US Real Estate Investment Trusts Led Markets For Second Week

Real estate shares are on a roll. For a second week, real estate investment trusts (REITs) posted the strongest weekly gain for the major asset classes, based on performances via a set of exchange-traded funds. The leading gain is no mean feat when you consider that risk-off sentiment has returned lately and bond prices have surged.

Vanguard Real Estate (VNQ) popped 1.7% for the week of trading ended Friday, Aug. 9. The gain marks the third straight weekly advance and the second week in a row that REITs have led the major asset classes.

Last week’s second-best performer: inflation-indexed Treasuries. The iShares TIPS (TIP) rose 0.9%, delivering the fund’s best weekly advance so far this year.

Last week’s big loser: broadly defined commodities.
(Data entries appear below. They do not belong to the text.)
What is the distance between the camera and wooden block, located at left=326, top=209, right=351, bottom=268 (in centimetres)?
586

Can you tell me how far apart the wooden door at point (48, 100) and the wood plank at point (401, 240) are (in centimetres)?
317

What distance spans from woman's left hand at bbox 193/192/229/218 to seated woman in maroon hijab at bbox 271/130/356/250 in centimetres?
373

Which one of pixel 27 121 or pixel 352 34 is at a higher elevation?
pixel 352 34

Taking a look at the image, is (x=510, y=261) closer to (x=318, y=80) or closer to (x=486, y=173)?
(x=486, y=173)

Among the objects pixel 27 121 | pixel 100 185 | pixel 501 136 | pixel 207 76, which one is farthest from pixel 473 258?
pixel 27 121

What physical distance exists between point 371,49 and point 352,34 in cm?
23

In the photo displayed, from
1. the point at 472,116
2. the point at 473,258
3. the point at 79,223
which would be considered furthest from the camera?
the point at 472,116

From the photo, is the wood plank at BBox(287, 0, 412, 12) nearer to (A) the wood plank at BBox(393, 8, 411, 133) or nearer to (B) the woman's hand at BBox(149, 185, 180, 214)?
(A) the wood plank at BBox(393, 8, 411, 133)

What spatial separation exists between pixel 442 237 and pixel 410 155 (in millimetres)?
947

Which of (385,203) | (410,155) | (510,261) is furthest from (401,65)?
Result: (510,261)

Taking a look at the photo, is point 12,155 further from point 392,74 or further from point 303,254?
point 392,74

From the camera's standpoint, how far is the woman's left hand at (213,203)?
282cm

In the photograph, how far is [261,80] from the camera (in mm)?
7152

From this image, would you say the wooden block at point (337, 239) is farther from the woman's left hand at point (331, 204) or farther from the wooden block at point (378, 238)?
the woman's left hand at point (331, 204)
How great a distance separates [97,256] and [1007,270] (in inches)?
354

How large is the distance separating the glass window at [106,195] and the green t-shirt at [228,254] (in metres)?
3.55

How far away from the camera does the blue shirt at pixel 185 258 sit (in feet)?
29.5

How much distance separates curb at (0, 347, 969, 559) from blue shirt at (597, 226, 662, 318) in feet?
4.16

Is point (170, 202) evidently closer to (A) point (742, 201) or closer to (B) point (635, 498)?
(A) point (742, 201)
The iShares S&P GSCI Commodity-Indexed Trust (GSG) slumped 1.5%. The latest decline marks the fourth straight weekly loss.

Note, however, that gold has been an outlier in the commodities space. Although the precious metal isn’t tracked in this column (it’s part of the broad definition of commodities), gold’s allure has surged lately, as last week’s 4.0% gain for SPDR Gold Shares (GLD) attests.

Meantime, last week delivered a mild headwind for an ETF-based version of the Global Market Index (GMI.F). This unmanaged benchmark, which holds all the major asset classes (except cash) in market-value weights, slipped 0.3%.

For trailing one-year returns, US REITs continue to lead. Vanguard Real Estate (VNQ) is up 15.1% over the past 252 trading days after factoring in distributions—a return that’s well ahead of the remaining major asset classes.

Meantime, broadly defined commodities continue to post the deepest shade of red for the one-year trend. GSG has lost 12.5% as of Friday’s close vs. the year-ago price.

GMI.F is holding on to a modest
one-year gain, rising 2.5%.

Profiling the major asset classes via a set of momentum indicators reveals a bit of weakness creeping in. The analysis is based on two sets of moving averages for the ETFs listed above. The first compares the 10-day moving average with its 100-day counterpart — a proxy for short-term trending behavior (red line in chart below). A second set of moving averages (50 and 200 days) represents an intermediate measure of the trend (blue line). As of Friday’s close, the short-term indicator fell, reflecting setbacks for several asset classes. Given the weak start to this week’s trading in foreign markets and US futures, the odds appear low for a quick rebound.